■ **Article**:
============
The number of YouTube videos employees watch is not exactly the kind of number tracked by corporate analysts or released by companies. Suffice to say, on the evidence of being a human being in the white-collar workforce, I have long been sure that the number of YouTube videos watched on the clock is astronomical, belonging to the category of numbers so large that you should write them like this: 107

But it's hard to calculate. There are too many confounding variables. YouTube says it streams more than 4 billion videos per day, with about 40 percent coming from the US, so 1.6 billion American streams each day. Let's assume there are 300 million Americans who all watch exactly the same amount of videos each day. That'd be five per day per person in the United States. But how many come outside of work? How many come from the country's 55 million white-collar workers during the hours between 8 and 6pm? We just can't know. 

But, a factlet in a Wall Street Journal article on retailer J.C. Penney's struggles confirms that, under the right circumstances, desk jockeys can be extreme consumers of online video:

During January 2012, the 4,800 employees in Plano had watched five million YouTube videos during work hours, said Michael Kramer, a former Apple executive brought in by Mr. Johnson as chief operating officer.
============
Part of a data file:
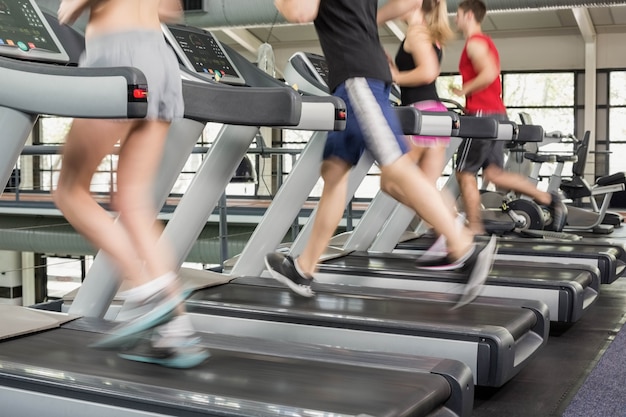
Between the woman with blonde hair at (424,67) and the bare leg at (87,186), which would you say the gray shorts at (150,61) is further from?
the woman with blonde hair at (424,67)

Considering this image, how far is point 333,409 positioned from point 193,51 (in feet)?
6.57

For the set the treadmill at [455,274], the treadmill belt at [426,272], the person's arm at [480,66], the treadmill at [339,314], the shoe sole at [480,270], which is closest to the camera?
the treadmill at [339,314]

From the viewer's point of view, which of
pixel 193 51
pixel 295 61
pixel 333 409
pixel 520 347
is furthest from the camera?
pixel 295 61

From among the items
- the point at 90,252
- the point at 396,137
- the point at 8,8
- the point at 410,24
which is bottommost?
the point at 90,252

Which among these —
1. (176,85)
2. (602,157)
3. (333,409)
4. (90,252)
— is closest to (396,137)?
(176,85)

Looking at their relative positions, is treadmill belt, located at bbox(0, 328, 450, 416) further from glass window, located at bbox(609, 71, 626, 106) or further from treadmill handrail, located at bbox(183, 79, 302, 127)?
glass window, located at bbox(609, 71, 626, 106)

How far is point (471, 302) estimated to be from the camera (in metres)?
2.85

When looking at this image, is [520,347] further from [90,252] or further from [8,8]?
[90,252]

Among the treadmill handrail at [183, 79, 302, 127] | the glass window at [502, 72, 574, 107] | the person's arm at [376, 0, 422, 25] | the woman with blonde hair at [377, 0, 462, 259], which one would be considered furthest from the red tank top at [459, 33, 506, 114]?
the glass window at [502, 72, 574, 107]

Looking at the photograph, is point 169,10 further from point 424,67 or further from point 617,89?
point 617,89

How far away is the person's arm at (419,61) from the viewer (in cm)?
355

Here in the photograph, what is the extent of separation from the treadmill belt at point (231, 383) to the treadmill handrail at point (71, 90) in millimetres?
566

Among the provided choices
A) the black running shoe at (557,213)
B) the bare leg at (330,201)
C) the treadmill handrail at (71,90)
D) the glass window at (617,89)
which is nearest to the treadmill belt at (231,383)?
the treadmill handrail at (71,90)

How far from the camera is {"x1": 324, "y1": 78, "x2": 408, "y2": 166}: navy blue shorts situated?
2.53 meters
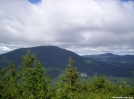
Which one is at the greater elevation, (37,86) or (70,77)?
(37,86)

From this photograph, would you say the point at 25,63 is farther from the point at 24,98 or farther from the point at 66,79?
the point at 66,79

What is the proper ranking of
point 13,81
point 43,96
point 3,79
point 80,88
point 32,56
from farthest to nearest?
point 80,88, point 3,79, point 32,56, point 13,81, point 43,96

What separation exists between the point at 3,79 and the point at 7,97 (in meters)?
16.8

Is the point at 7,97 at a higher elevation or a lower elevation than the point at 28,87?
lower

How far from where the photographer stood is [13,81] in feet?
141

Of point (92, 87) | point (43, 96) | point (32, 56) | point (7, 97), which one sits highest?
point (32, 56)

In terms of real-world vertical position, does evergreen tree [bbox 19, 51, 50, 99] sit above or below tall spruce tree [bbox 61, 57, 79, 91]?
above

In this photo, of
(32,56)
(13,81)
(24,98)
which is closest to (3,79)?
(13,81)

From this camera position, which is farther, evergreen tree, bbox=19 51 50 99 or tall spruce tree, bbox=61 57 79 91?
tall spruce tree, bbox=61 57 79 91

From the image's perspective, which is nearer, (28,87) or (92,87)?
(28,87)

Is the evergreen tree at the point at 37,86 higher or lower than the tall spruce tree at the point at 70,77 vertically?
higher

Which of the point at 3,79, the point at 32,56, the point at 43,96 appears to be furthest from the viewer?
the point at 3,79

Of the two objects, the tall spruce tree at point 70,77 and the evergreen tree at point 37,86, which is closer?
the evergreen tree at point 37,86

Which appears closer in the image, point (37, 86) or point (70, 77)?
point (37, 86)
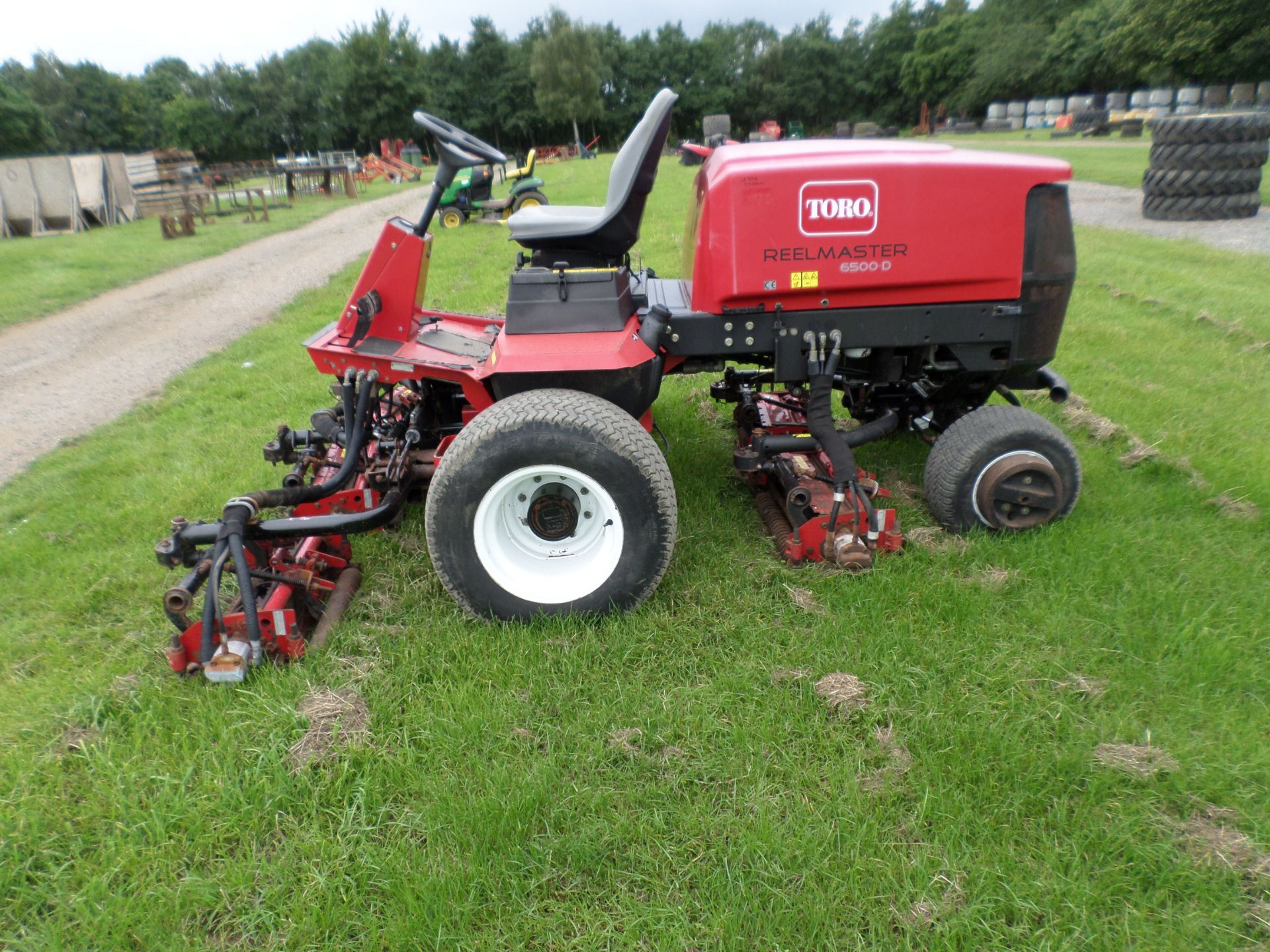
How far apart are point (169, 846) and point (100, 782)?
0.38m

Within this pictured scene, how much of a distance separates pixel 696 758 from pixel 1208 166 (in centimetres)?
1152

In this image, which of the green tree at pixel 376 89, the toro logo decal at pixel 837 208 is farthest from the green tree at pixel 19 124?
the toro logo decal at pixel 837 208

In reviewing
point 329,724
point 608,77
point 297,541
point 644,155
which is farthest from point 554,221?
point 608,77

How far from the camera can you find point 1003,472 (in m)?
3.16

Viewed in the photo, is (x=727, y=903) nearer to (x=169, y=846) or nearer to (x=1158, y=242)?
(x=169, y=846)

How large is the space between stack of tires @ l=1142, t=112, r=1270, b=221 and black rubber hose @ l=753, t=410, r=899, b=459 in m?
9.58

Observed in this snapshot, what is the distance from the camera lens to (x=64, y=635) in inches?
119

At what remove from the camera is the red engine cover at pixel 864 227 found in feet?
9.00

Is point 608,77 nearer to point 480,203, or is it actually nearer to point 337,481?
point 480,203

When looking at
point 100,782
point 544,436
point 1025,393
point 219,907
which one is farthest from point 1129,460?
point 100,782

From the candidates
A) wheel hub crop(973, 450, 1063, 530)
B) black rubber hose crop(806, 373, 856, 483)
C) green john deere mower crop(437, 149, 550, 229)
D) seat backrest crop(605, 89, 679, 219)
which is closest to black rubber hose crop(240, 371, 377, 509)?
seat backrest crop(605, 89, 679, 219)

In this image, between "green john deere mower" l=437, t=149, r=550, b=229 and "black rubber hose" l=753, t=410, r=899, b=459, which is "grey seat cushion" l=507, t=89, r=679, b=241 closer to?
"black rubber hose" l=753, t=410, r=899, b=459

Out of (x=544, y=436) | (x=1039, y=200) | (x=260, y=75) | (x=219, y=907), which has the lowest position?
(x=219, y=907)

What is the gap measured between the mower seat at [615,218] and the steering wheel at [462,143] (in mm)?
347
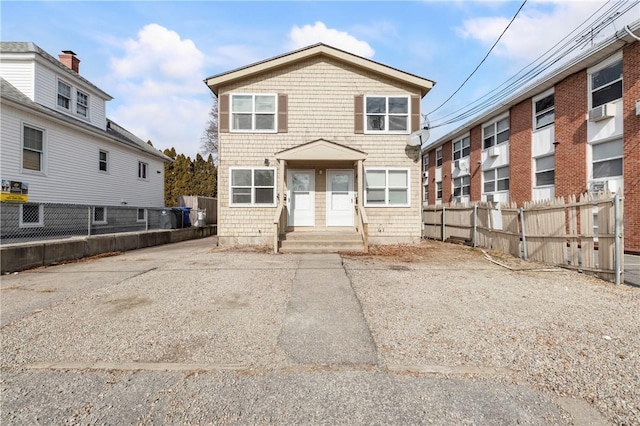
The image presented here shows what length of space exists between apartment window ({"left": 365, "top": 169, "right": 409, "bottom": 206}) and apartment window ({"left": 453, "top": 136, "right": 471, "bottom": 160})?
11.5m

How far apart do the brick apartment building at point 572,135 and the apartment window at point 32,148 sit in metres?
20.8

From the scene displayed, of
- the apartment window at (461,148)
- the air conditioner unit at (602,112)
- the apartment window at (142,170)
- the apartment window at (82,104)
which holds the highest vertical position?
the apartment window at (82,104)

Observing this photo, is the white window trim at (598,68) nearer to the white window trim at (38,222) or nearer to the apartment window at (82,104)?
the white window trim at (38,222)

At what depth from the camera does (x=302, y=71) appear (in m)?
11.1

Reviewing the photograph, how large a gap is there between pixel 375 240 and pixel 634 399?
8.69 meters

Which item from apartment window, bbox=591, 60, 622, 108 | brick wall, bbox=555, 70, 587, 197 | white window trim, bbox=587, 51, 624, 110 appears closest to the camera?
white window trim, bbox=587, 51, 624, 110

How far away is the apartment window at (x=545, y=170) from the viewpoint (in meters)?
13.3

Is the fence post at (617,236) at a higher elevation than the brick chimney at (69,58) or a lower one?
lower

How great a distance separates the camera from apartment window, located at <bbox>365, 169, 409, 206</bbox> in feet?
36.3

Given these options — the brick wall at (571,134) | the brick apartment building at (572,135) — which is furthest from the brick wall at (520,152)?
the brick wall at (571,134)

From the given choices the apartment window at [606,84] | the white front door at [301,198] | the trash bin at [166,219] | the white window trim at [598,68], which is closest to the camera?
the white window trim at [598,68]

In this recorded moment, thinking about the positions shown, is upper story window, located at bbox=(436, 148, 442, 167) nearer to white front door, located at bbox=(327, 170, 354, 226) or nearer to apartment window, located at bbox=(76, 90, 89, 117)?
white front door, located at bbox=(327, 170, 354, 226)

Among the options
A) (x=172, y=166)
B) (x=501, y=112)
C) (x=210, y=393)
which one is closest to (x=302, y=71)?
(x=210, y=393)

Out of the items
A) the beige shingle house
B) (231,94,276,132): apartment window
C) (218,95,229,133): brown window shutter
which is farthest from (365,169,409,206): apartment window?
(218,95,229,133): brown window shutter
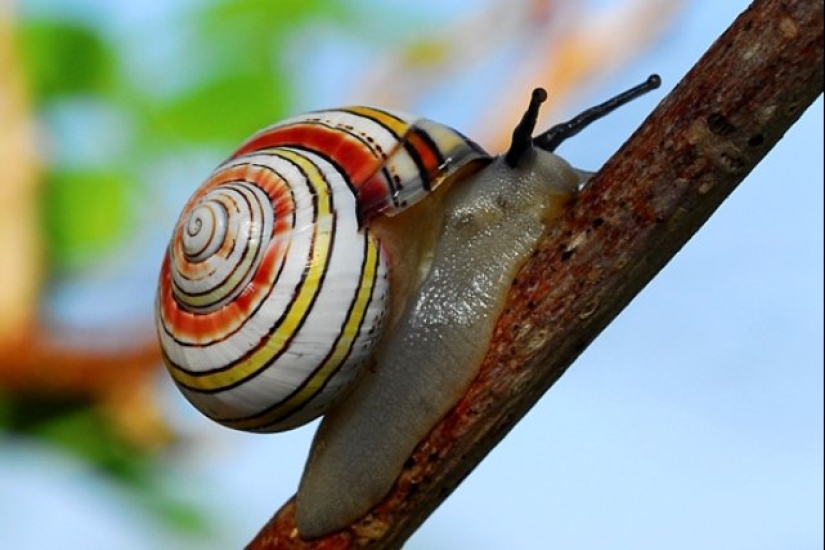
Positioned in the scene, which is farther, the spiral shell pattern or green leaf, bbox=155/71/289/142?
green leaf, bbox=155/71/289/142

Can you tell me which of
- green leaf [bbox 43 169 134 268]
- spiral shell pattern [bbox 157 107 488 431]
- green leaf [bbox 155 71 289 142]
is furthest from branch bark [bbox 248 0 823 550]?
green leaf [bbox 43 169 134 268]

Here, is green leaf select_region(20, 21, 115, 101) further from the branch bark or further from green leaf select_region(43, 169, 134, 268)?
the branch bark

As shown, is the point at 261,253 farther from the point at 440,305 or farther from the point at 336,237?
the point at 440,305

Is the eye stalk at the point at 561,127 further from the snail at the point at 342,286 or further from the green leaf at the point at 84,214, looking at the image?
the green leaf at the point at 84,214

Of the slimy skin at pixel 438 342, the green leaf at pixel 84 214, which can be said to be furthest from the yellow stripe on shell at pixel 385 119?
the green leaf at pixel 84 214

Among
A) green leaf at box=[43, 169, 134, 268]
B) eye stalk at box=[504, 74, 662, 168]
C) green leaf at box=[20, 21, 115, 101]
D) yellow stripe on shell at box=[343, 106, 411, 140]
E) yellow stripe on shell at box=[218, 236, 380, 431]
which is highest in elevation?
green leaf at box=[20, 21, 115, 101]

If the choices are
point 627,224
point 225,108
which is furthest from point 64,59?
point 627,224

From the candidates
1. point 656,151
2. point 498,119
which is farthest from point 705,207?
point 498,119
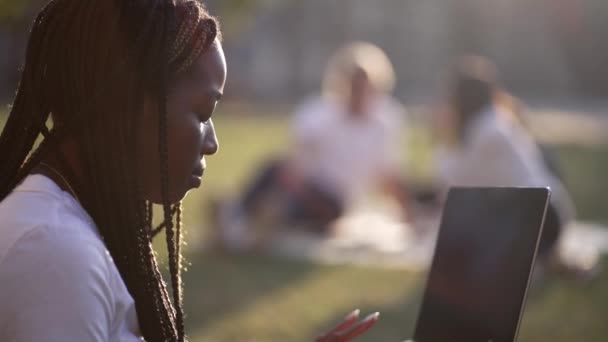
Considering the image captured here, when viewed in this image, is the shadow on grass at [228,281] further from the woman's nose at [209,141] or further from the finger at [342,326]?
the woman's nose at [209,141]

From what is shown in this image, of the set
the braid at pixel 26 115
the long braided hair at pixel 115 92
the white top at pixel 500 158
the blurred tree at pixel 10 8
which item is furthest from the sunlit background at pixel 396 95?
the white top at pixel 500 158

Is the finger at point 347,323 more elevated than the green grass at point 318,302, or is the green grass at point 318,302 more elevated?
the finger at point 347,323

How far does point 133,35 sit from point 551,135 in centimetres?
1953

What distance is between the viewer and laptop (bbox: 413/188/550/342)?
2535mm

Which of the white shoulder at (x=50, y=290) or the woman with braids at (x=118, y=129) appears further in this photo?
the woman with braids at (x=118, y=129)

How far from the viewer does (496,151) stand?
7.29 metres

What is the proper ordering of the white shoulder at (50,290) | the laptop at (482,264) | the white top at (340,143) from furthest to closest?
the white top at (340,143)
the laptop at (482,264)
the white shoulder at (50,290)

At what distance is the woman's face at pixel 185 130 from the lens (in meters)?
2.03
============
■ **Task list**:
a. According to the article, how many YouTube videos did the 4,800 employees in Plano watch during work hours in January 2012?
b. Please count the lines of the listing that contain the string "space", and give only the number.
The listing is unrelated to the article.

■ **Solutions by task**:
a. Five million.

b. 2